At present, pension benefits are not subject to IHT. However, if a client dies within two years of a pension transfer where the individual knew that he or she was in serious ill-health when the transfer was made, then this could be subject to a hefty IHT bill.

An exception arises when the pension transfer in question was not supposed to offer a benefit to anyone else, therefore it would not be considered a ‘transfer of value’.

Staveley case

British citizen Staveley, who was diagnosed with cancer in 2004, had set up a company, called Morayford Limited with her husband, which established an approved occupational pension scheme, with Staveley becoming a member of that scheme. 

In 2000, she went through an ‘acrimonious’ divorce with her husband and transferred her occupational pension scheme into a Section 32 policy, which is a deferred annuity.

In 2006, having been advised that her section 32 policy was overfunded, meaning the surplus could be returned to her ex-husband’s company, Staveley then transferred the policy to a personal pension despite being aware that she was terminally ill.

She died later that year, meaning she was within two years of the transfer and before she had taken any benefits.

The scheme administrator of the personal pension used its discretion to pay her death benefits, split equally between her two sons.

No IHT motivation

As Staveley was terminally ill, HMRC treated the transfer as a “chargeable lifetime transfer” and applied inheritance tax.

The tax office argued that Staveley made the transfer because she wanted the money to go to her sons so it could be exempt from IHT, therefore it counted as ‘transfer of value’ for IHT purposes.

Her sons challenged HMRC and won.
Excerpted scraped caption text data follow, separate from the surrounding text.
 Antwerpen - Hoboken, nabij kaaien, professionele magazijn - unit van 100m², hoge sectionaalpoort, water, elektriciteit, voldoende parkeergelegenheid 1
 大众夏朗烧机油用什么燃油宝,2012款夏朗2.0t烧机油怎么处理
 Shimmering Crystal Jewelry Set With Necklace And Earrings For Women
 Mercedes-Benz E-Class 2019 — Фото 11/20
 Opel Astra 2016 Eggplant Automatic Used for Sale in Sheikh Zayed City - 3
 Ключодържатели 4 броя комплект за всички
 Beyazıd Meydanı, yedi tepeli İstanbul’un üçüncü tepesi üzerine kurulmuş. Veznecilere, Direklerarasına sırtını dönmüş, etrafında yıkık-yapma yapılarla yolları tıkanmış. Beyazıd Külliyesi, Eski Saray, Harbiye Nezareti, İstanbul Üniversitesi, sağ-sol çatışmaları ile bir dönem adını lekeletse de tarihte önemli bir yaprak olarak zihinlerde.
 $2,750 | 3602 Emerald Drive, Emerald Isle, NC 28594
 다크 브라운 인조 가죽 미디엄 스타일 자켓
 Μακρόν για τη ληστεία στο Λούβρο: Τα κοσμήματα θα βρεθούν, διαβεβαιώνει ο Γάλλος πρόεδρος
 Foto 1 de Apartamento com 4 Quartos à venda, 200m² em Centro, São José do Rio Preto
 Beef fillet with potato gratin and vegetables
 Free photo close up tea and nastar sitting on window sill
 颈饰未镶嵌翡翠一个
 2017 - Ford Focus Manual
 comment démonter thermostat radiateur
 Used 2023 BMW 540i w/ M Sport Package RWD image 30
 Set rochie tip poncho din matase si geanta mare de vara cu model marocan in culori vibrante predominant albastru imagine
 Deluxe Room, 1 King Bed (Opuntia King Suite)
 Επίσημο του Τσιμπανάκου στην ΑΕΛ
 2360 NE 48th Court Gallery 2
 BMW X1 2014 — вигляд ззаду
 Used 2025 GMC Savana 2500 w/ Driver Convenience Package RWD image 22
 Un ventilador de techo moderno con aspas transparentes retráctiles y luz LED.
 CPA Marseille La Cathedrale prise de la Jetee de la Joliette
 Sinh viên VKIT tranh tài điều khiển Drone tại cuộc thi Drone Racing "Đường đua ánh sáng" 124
HMRC appealed and lost.

The Tribunal rejected HMRC’s findings, arguing that Staveley made the transfer to stop her ex-husband getting any money. In addition, her two sons were already beneficiaries under will.

The court ruled that any IHT advantage gained from the transfer was “not intended to confer gratuitous benefit”, and therefore rejected HMRC’s appeal.

Not a precedent

Old Mutual’s Griffin said it’s unlikely the ruling will set a precedent against future IHT cases, despite some tax experts such as AJ Bell’s head of platform technical, Mike Morrison, arguing that it may change the current rules.

“The individual circumstances of this case, where part of the reason for Mrs Staveley’s action was to prevent any death benefit going in to her ex-husband’s hands on her death, should not be taken as setting a precedent for any future pension transfer cases,” Griffin told International Adviser.

“For any client who knows that their life expectancy is impaired, an adviser should continue to undertake a full appraisal of the client’s situation, including explaining the possibility that some, or all, of the transferred amount could be included within the client’s estate for IHT purposes, if the client transfers and dies within two years of the transfer.”